[start TASK INPUTS]

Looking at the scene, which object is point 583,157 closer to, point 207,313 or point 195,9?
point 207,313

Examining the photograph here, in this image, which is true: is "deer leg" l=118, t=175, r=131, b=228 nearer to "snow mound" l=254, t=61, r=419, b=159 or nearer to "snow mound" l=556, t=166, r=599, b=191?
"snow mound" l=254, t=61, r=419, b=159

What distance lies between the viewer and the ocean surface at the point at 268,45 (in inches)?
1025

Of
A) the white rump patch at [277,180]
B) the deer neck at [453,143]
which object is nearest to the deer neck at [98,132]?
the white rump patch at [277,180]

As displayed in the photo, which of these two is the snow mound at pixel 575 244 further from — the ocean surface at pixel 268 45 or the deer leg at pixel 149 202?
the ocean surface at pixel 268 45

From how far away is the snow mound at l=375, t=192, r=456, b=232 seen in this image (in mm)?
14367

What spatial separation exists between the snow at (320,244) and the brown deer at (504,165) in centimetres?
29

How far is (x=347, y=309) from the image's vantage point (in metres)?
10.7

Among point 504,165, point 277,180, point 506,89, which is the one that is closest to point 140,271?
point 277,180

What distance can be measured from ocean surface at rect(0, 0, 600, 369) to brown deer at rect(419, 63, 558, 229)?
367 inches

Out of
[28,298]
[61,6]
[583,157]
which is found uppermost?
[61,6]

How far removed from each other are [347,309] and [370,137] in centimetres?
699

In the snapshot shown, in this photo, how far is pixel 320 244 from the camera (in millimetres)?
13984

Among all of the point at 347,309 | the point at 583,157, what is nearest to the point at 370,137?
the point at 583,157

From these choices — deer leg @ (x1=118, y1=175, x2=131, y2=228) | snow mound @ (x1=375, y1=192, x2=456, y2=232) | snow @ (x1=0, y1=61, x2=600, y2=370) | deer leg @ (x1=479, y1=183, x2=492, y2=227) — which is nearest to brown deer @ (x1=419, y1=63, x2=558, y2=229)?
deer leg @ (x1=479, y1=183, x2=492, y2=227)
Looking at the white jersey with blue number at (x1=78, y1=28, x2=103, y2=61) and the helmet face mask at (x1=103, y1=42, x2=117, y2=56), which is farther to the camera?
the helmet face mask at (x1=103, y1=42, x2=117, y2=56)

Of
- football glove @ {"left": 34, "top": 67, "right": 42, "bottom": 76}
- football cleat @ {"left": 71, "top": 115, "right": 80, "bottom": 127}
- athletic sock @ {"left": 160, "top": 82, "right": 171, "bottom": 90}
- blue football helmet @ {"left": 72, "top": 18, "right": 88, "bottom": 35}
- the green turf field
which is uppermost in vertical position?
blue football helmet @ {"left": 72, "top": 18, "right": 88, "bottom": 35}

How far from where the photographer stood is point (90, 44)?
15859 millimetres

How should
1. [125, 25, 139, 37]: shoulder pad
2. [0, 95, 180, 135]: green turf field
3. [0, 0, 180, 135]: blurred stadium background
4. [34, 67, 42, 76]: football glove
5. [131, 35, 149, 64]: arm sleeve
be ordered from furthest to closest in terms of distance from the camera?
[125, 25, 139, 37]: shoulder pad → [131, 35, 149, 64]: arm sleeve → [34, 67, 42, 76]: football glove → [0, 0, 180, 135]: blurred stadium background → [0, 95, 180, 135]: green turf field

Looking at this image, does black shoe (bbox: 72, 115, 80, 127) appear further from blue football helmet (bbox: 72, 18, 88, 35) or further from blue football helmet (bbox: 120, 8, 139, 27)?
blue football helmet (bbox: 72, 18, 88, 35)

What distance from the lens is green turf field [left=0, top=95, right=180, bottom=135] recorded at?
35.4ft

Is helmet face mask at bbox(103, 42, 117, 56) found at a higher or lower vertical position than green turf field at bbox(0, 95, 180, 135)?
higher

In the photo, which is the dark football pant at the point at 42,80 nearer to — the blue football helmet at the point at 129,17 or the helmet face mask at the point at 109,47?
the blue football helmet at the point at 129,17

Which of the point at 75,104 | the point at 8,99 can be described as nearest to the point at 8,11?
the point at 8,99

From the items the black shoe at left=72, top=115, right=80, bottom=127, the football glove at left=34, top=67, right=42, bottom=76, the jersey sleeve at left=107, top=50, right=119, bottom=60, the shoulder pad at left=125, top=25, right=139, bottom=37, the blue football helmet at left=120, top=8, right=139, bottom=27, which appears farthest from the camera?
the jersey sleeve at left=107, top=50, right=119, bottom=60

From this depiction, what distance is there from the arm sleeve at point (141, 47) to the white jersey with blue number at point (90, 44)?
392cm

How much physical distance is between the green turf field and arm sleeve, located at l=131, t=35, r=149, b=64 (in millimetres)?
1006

[end TASK INPUTS]

_PROBLEM_
Could you transcribe the records in full, exactly?

_WRITTEN RESPONSE_
Looking at the scene, which object is point 583,157 closer to, point 207,313 or point 195,9?
point 207,313

Examining the photograph here, in this image, which is true: is "deer leg" l=118, t=175, r=131, b=228 nearer to "snow mound" l=254, t=61, r=419, b=159 or nearer to "snow mound" l=556, t=166, r=599, b=191?
"snow mound" l=254, t=61, r=419, b=159

What distance lies between the viewer and the ocean surface at the point at 268,45 (in inches)?
1025

Of
A) the white rump patch at [277,180]
B) the deer neck at [453,143]
which object is nearest to the deer neck at [98,132]?
the white rump patch at [277,180]

As displayed in the photo, which of these two is the snow mound at pixel 575 244 further from — the ocean surface at pixel 268 45 or the deer leg at pixel 149 202?
the ocean surface at pixel 268 45

From how far away is the snow mound at l=375, t=192, r=456, b=232 seen in this image (in mm)?
14367

What spatial separation exists between the snow at (320,244) and the brown deer at (504,165) in centimetres?
29

How far is (x=347, y=309) from the image's vantage point (in metres)?
10.7

Among point 504,165, point 277,180, point 506,89, which is the one that is closest to point 140,271?
point 277,180

What distance can be measured from ocean surface at rect(0, 0, 600, 369) to brown deer at rect(419, 63, 558, 229)?
367 inches

Out of
[28,298]
[61,6]
[583,157]
which is found uppermost?
[61,6]

How far removed from each other are [347,309] and [370,137] in centimetres?
699

In the snapshot shown, in this photo, how far is pixel 320 244 from the camera (in millimetres)?
13984

Among all of the point at 347,309 | the point at 583,157, what is nearest to the point at 370,137?
the point at 583,157

From these choices — deer leg @ (x1=118, y1=175, x2=131, y2=228) | snow mound @ (x1=375, y1=192, x2=456, y2=232) | snow @ (x1=0, y1=61, x2=600, y2=370) | deer leg @ (x1=479, y1=183, x2=492, y2=227) — which is nearest to brown deer @ (x1=419, y1=63, x2=558, y2=229)?
deer leg @ (x1=479, y1=183, x2=492, y2=227)
Looking at the white jersey with blue number at (x1=78, y1=28, x2=103, y2=61) and the helmet face mask at (x1=103, y1=42, x2=117, y2=56), which is farther to the camera?
the helmet face mask at (x1=103, y1=42, x2=117, y2=56)

Of
- football glove @ {"left": 34, "top": 67, "right": 42, "bottom": 76}
- football cleat @ {"left": 71, "top": 115, "right": 80, "bottom": 127}
- athletic sock @ {"left": 160, "top": 82, "right": 171, "bottom": 90}
- blue football helmet @ {"left": 72, "top": 18, "right": 88, "bottom": 35}
- the green turf field
which is uppermost in vertical position?
blue football helmet @ {"left": 72, "top": 18, "right": 88, "bottom": 35}

How far from where the photographer stood is point (90, 44)?
15859 millimetres

How should
1. [125, 25, 139, 37]: shoulder pad
2. [0, 95, 180, 135]: green turf field
3. [0, 0, 180, 135]: blurred stadium background
4. [34, 67, 42, 76]: football glove
5. [131, 35, 149, 64]: arm sleeve
be ordered from furthest to closest in terms of distance from the camera?
[125, 25, 139, 37]: shoulder pad → [131, 35, 149, 64]: arm sleeve → [34, 67, 42, 76]: football glove → [0, 0, 180, 135]: blurred stadium background → [0, 95, 180, 135]: green turf field

Looking at this image, does black shoe (bbox: 72, 115, 80, 127) appear further from blue football helmet (bbox: 72, 18, 88, 35) or further from blue football helmet (bbox: 120, 8, 139, 27)?
blue football helmet (bbox: 72, 18, 88, 35)

What distance from the lens is green turf field [left=0, top=95, right=180, bottom=135] recorded at?
35.4ft

Is helmet face mask at bbox(103, 42, 117, 56) found at a higher or lower vertical position than green turf field at bbox(0, 95, 180, 135)?
higher

In the photo, which is the dark football pant at the point at 42,80 nearer to — the blue football helmet at the point at 129,17 or the helmet face mask at the point at 109,47?
the blue football helmet at the point at 129,17

Which of the point at 75,104 | the point at 8,99 can be described as nearest to the point at 8,11?
the point at 8,99

From the items the black shoe at left=72, top=115, right=80, bottom=127, the football glove at left=34, top=67, right=42, bottom=76, the jersey sleeve at left=107, top=50, right=119, bottom=60, the shoulder pad at left=125, top=25, right=139, bottom=37, the blue football helmet at left=120, top=8, right=139, bottom=27, which appears farthest from the camera?
the jersey sleeve at left=107, top=50, right=119, bottom=60

From this depiction, what distance is there from the arm sleeve at point (141, 47) to the white jersey with blue number at point (90, 44)?
392cm

How much physical distance is between the green turf field and arm sleeve, located at l=131, t=35, r=149, b=64 (in millimetres)?
1006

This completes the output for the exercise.